6 thoughts on “George Clooney discovers the essential uselessness of the Hollywood he helped create.”

  1. Alright, I have some thoughts here that may be divergent from yours. It’s kind of a long and winding thought, so bear with me (or not, I guess you’re under no obligation to care).

    Let’s first go back to 1800 and the war against the Barbary pirates, because history likes to be a repeating theme. The North African nations were harassing merchant shipping and very quickly got the new USA pissed off enough that we built a navy from scratch and engaged in some very beneficial gunnbarrel diplomacy.

    This was not the fault of the US merchant ships or the companies running them and it was not cowardice to surrender to pirates that had every advantage over them.

    Companies have a responsibility to protect themselves as they are able (a bank can hire a guard), but ultimately they can’t stand up to entire countries or well funded or organized villains forever.

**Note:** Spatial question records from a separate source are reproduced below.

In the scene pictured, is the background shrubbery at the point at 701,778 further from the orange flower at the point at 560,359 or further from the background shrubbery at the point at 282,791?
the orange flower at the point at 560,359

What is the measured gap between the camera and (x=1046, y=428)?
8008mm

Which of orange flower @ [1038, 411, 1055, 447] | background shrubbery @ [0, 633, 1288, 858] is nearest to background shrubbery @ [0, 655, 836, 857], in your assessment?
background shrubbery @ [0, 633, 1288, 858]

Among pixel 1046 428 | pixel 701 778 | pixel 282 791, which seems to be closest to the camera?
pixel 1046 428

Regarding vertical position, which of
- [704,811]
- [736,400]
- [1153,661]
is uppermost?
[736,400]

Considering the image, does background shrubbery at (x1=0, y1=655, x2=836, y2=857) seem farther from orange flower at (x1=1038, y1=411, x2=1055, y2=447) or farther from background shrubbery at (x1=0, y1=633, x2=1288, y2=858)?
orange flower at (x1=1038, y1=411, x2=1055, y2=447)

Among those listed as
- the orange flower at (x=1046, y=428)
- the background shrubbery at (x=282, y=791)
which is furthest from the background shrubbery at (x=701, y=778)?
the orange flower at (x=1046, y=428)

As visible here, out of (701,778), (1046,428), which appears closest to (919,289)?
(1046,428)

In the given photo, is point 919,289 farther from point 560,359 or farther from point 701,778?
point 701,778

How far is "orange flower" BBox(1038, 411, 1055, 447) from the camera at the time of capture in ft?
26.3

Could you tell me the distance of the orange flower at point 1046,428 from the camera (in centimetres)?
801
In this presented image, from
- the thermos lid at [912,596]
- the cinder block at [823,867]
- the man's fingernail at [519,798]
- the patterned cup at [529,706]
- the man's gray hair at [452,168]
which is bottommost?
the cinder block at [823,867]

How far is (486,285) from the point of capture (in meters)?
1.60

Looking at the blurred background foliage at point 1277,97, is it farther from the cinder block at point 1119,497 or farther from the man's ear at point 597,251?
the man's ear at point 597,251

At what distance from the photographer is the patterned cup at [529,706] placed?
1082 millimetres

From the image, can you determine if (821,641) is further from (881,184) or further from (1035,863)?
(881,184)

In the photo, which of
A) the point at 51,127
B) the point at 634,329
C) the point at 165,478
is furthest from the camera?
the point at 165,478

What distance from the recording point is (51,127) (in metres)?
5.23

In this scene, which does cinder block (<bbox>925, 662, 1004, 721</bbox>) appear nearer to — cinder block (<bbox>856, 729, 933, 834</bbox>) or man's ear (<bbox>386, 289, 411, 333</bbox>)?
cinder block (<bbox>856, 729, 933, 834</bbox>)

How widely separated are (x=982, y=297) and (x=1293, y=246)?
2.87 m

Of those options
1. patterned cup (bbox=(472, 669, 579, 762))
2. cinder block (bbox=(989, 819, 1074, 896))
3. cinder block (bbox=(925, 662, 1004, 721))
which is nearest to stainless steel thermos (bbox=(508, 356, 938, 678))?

    Now we’re in a cyber age and the bad actor nations or groups don’t have to be physically present to threaten. You don’t have to have company assets off the coast of North Africa or to be threatened.

    Sony had what it considered to be credible threats made against it and it’s customers and made the safe call. This is in the same way a bank teller may hand over money to a robber who only claims to have a gun, but never shows it.

    Ultimately, it is the government’s job to protect its merchants from being pushed around by foreign actors. If somebody pushes one of your companies down, you build the USS Fricking Constitution and kick their asses for it. You don’t blame the company for not having the strength of character to stare down a gun barrel.

    In this case, it was a Japanese company that was attacked. This is sort of like pirates attacking a Japanese flagged merchant vessel, so this may effect our direct response somewhat. We definitely need to take this as a wake-up call and build better cyber defenses and/or cyber responses and be ready to punch back with shock and awe when an American company is threatened or attacked. We can punch back using similar techniques or, you know, physical bullets still work too.

    Ultimately, it’s up to the government (police, NSA, FBA, CIA, the military, whatever) to PROTECT COMMERCE. It’s one of the few actual real things they are supposed to be doing.



    As an unrelated aside, studio executives deserve every bit of embarrassment they are receiving over their leaked Emails. I don’t send Emails to MY coworkers complaining about what dumbasses my other coworkers are, even when it’s true. Show a little professionalism people, even when no one is looking.

    1. I have some sympathy for Sony. I have remarkably less for Paramount, because they caved instinctively, before anybody even looked at them funny.

  2. Don’t worry. Sooner or later, George will find a way to blame Republicans (Preferably George Bush), his reality filter will update, reboot and then all will be fine in his view.

  3. While it’s obvious people aren’t fans of Clooney, we should at least give him some credit. He’s displaying more sense at the moment than most people in Hollywood.

    Whether or not he becomes Conservative, well in my view the jury is out, but I’m not going to knock him for taking a step in the right direction just cause he didn’t go as far as we would like.

  4. I predict Sony Pictures will be bankrupt within a year. After this who’s going to trust them. They may have chosen the worst possible response.